We live in an age when every organization not only needs a brand, a personality, and a consistent set of experiences, but also a digital personality, says Jeffrey Rayport, founder and chairman of Marketspace, LLC, in his keynote address today at SpeechTEK 2009. 

“Most of the interactions we have with new customers out there are actually interactions in which the moments of truth are—nine times out of 10—delivered by technology or technology-enabling people,” he says, stressing that speech technology can play a significant part of creating a digital personality.

To develop a digital personality, Rayport stresses the importance of companies understanding who customers are, the impact they have on brands, and the implications this has for speech technologies.

According to Rayport, because today’s consumers are overwhelmed by an almost infinite number of brands, products, and choices, they have achieved a greater power and control in shaping the nature of their relationships with companies.  

And because of this new level of power and control, “companies actually have to care about customer experience,” Rayport says, noting that with the growth of consumer technology, the way people access information, access one another, and share with one another is changing.  

This trend, he argues, makes speech an even more important tool in managing customer relationships.

“Speech is ready for primetime,” Rayport says, noting that companies cannot rely as heavily on marketing as they once did.  He describes speech and call center technology as examples of the many touchpoints companies can use to manage customer relationships.

“It’s not marketing that’s everything, it’s your technology that’s everything,” Rayport says.  “Speech is where the emotional connections get made…”
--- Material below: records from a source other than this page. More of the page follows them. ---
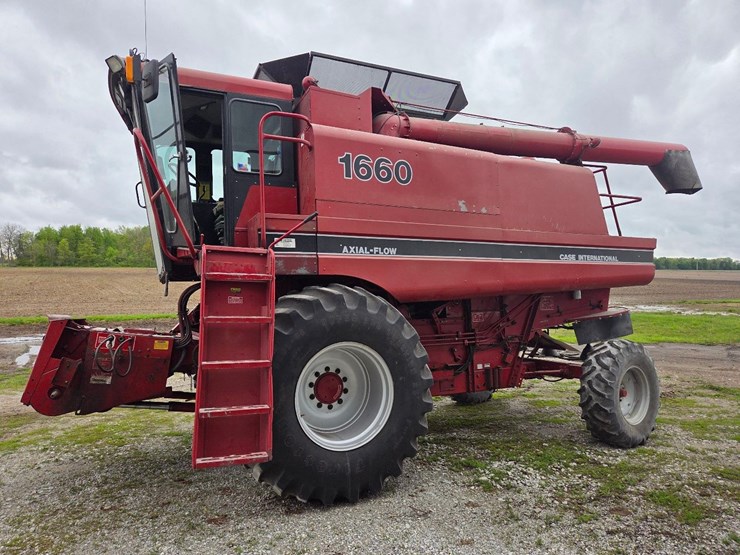 case-ih-1660-image-1
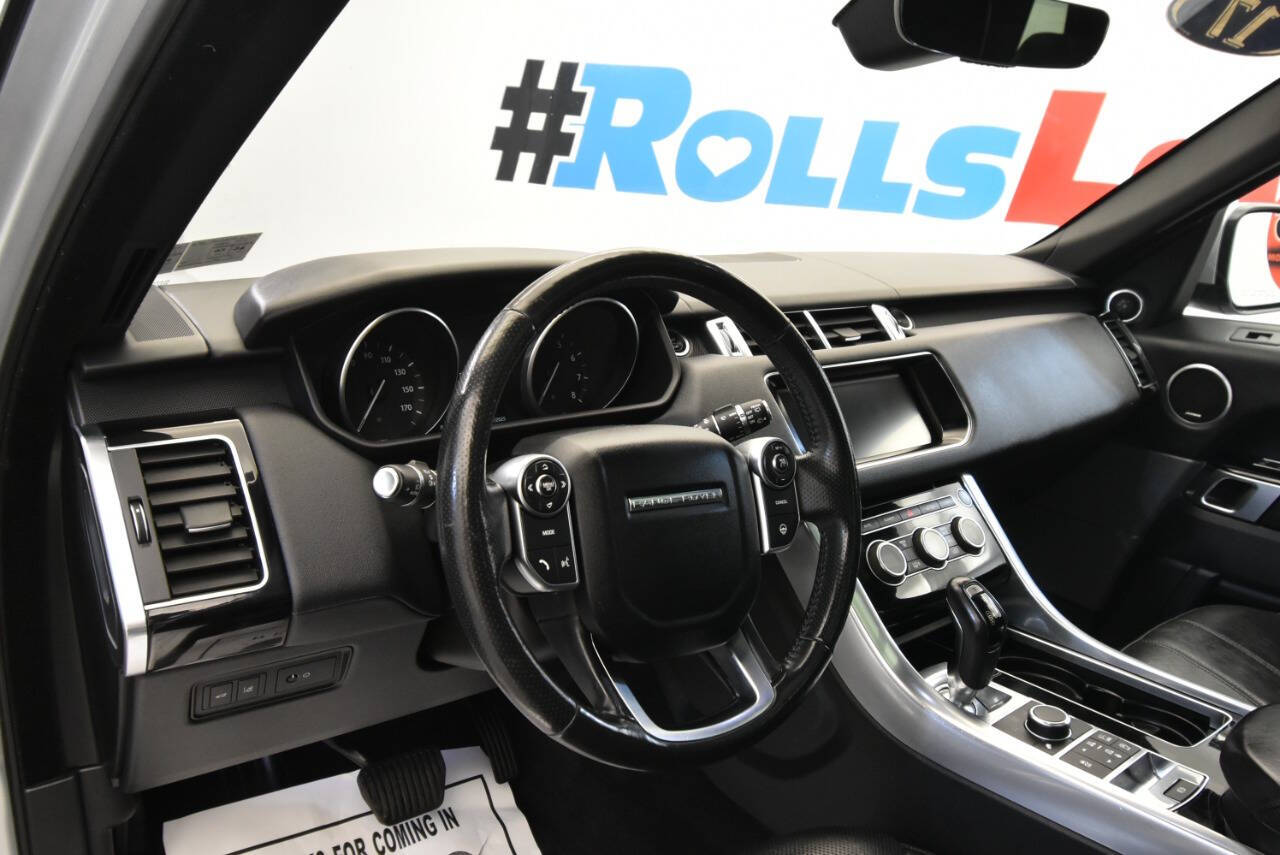 2017 Land Rover Range Rover Sport HSE photo 11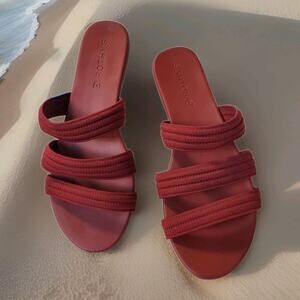 $115 Rothy's "The Triple Band" slip-on slide sandals in Red Sangria Size 8.5
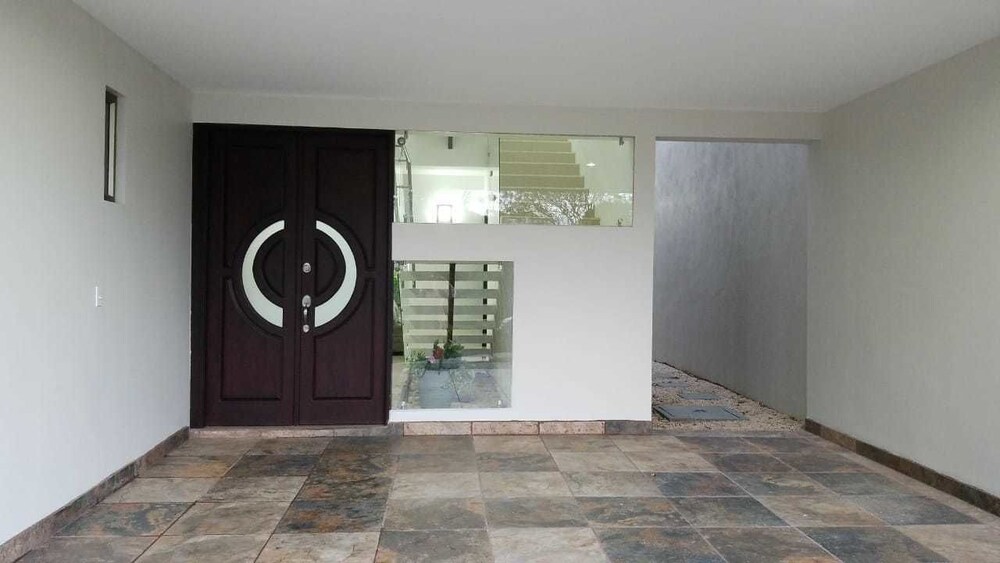 Las Yagrumas Condo Escazu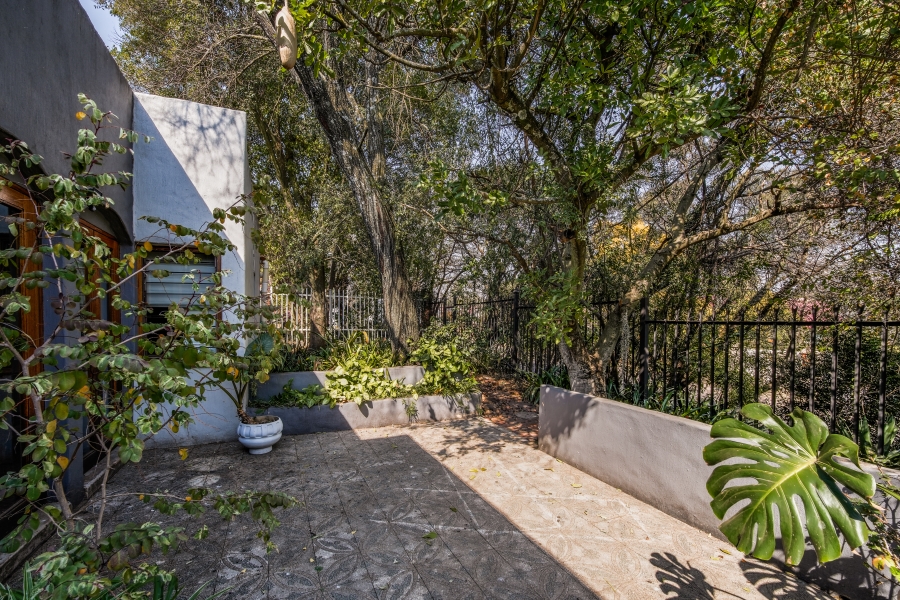 4 Bedroom Property for Sale in Faerie Glen Gauteng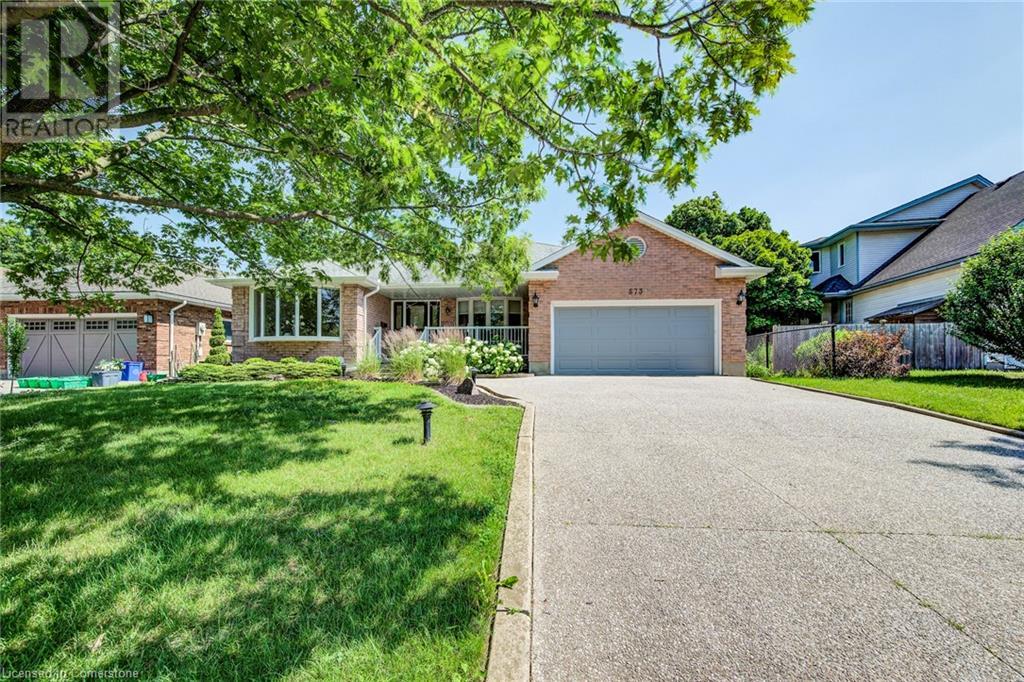 573 Hemingway Place, Waterloo, Ontario  N2T 1Z4 - Photo 2 - 40747128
The challenge of our time, Rayport asserts, is putting all these touchpoints together to create a seamless customer experience.  To meet that challenge—to utilize speech technology and other customer touchpoints—and create a digital brand experience, Rayport lays out five hypotheses, all of which relate to speech, for consumer engagement:

1.    target the core;
2.    activate the community;
3.    work the Web;
4.    design for occasion; and 
5.    integrate the experience.

“Why aren’t we using voice to target brand and the experience?” Rayport asks. “Every brand must have a digital personality, and voice will lead the way.”